== OBIETTIVI ==
a) Stabilisci se ciascuna delle seguenti affermazioni concorda con l'articolo sulla telefonata tra Draghi e Putin, rispondendo sì o no e citando le parole decisive del testo: (i) la telefonata tra Draghi e Putin è avvenuta nel pomeriggio; (ii) Macron e Putin si erano già parlati due volte dall'inizio della crisi; (iii) Mosca intende interrompere le forniture di gas all'Italia.
b) Estrai dalle voci ogni riga che contiene la stringa "sigmoid", tenendo conto di maiuscole e minuscole.

Crisi Russia – Ucraina
Mario Draghi e Vladimir Putin, telefonata sulla crisi ucraina: “gas assicurato per l’Italia”. Intanto navi da guerra russe transitano nel canale di Sicilia
Giovanna Sellaroli
La conversazione telefonica tra il nostro Presidente del Consiglio Mario Draghi e Vladimir Putin, intercorsa nella mattinata di ieri, dovrebbe portarci un minimo di tranquillità. Almeno così sembra, stando a quanto emerso dalla telefonata, in cui è prevalso l’impegno per una soluzione della crisi.
Putin, mentre avverte gli USA con parole sibilline: “Staremo attenti, non ci tireremo indietro sulle minacce di sanzioni”, tranquillizza il nostro Paese, confermando l’intenzione di Mosca di “Continuare a sostenere stabili forniture di gas all’Italia”.
Da parte sua il Presidente Draghi ha sottolineato l’importanza di attivarsi e impegnarsi per una de-escalation della crisi russa-ucraina, al momento ad alta tensione. Intanto, si parla di un altro faccia a faccia tra Emanuel Macron e il Presidente della Russia, un dialogo in realtà mai cessato (si sono già parlati dall’inizio della crisi, due volte), ma che non ha prodotto nessun risultato, Putin non ha fatto neppure un leggero passo indietro, rimanendo un dialogo tra sordi.
Una tranquillità del tutto apparente, perché il quadro politico è molto complesso e frammentto e “Agli occhi di Putin l’Ue non conta, il presidente russo vuole negoziare solo con gli Stati Uniti”, scrive oggi sull’Internazionale Pierre Haski e aggiunge: “Il problema è che il progetto politico (ndr. della Francia) non piace ai partner europei di Parigi, che temono un piano machiavellico della Francia per indebolire la Nato, e soprattutto Putin non ha colto l’invito francese e ha voluto imporre la sua architettura utilizzando un argomento piuttosto convincente: i carri armati.”

== VOCI DI DATI ==
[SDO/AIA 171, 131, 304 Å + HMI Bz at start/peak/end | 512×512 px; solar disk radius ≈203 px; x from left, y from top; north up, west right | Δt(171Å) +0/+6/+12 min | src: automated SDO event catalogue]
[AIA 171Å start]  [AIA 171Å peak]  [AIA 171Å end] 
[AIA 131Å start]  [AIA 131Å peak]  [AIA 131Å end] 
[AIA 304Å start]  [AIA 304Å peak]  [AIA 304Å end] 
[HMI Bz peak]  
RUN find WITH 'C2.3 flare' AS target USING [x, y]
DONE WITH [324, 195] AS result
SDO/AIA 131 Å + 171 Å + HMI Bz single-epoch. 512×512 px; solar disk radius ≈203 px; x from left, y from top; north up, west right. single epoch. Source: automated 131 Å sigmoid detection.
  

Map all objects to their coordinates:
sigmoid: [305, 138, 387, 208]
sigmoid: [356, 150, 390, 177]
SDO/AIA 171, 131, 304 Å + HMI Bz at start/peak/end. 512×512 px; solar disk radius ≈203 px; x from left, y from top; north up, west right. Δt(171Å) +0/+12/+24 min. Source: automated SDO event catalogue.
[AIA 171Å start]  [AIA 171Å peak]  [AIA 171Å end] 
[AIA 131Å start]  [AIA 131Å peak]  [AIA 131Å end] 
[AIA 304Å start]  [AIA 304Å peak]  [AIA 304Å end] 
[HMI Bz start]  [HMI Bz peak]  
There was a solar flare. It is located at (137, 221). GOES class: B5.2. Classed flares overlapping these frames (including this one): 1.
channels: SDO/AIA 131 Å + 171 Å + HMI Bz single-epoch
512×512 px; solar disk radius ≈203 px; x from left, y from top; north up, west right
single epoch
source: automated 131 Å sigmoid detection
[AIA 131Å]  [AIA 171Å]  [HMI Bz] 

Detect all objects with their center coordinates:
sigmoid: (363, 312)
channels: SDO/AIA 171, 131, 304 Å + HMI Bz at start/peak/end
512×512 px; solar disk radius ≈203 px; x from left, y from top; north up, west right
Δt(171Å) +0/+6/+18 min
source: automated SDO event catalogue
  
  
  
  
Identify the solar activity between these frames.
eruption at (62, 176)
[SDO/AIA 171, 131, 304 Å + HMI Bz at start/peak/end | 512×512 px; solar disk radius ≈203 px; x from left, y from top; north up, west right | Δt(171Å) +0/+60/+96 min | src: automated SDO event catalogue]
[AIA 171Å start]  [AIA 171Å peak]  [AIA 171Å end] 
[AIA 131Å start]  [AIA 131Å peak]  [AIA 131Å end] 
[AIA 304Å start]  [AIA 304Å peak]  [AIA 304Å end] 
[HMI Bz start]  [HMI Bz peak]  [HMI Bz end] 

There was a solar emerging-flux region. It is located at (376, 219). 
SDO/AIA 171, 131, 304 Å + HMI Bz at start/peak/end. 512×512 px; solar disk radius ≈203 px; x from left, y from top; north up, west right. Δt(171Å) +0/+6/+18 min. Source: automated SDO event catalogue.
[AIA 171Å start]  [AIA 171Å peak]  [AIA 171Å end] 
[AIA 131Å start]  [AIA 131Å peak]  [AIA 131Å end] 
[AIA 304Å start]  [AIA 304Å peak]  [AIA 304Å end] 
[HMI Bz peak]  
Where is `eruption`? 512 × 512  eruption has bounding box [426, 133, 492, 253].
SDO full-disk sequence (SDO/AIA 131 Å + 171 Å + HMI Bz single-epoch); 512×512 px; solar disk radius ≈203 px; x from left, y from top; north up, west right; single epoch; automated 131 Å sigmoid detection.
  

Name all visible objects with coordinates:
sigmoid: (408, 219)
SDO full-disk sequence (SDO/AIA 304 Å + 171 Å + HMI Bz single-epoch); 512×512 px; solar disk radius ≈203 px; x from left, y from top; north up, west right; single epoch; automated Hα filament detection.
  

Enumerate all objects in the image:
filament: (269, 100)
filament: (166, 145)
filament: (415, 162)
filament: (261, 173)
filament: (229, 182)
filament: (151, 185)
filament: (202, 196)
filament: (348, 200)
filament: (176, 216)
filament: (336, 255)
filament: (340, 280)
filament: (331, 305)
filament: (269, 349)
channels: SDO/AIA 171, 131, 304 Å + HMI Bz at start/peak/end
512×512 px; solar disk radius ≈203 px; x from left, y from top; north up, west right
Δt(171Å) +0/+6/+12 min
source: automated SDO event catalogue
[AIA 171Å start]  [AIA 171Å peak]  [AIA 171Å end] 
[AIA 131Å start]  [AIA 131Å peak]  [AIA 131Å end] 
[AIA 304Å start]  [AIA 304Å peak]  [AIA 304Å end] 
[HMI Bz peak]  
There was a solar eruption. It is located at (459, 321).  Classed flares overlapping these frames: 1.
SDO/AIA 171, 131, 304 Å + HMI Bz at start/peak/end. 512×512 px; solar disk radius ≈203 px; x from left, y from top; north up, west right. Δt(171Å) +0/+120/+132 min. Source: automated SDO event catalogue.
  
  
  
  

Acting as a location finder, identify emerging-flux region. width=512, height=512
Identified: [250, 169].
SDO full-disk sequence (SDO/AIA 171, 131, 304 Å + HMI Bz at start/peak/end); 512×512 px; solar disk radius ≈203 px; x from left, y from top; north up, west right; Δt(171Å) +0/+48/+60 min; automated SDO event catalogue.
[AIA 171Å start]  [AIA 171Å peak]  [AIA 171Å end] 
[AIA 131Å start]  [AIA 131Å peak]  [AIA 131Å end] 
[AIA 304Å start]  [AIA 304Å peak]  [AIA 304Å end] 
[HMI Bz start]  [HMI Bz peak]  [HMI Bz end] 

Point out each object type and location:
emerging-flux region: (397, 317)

== RISPOSTE AI COMPITI ==
a)
(i) No: "intercorsa nella mattinata di ieri".
(ii) Sì: "si sono già parlati dall’inizio della crisi, due volte".
(iii) No: "Continuare a sostenere stabili forniture di gas all’Italia".

b)
SDO/AIA 131 Å + 171 Å + HMI Bz single-epoch. 512×512 px; solar disk radius ≈203 px; x from left, y from top; north up, west right. single epoch. Source: automated 131 Å sigmoid detection.
sigmoid: [305, 138, 387, 208]
sigmoid: [356, 150, 390, 177]
source: automated 131 Å sigmoid detection
sigmoid: (363, 312)
SDO full-disk sequence (SDO/AIA 131 Å + 171 Å + HMI Bz single-epoch); 512×512 px; solar disk radius ≈203 px; x from left, y from top; north up, west right; single epoch; automated 131 Å sigmoid detection.
sigmoid: (408, 219)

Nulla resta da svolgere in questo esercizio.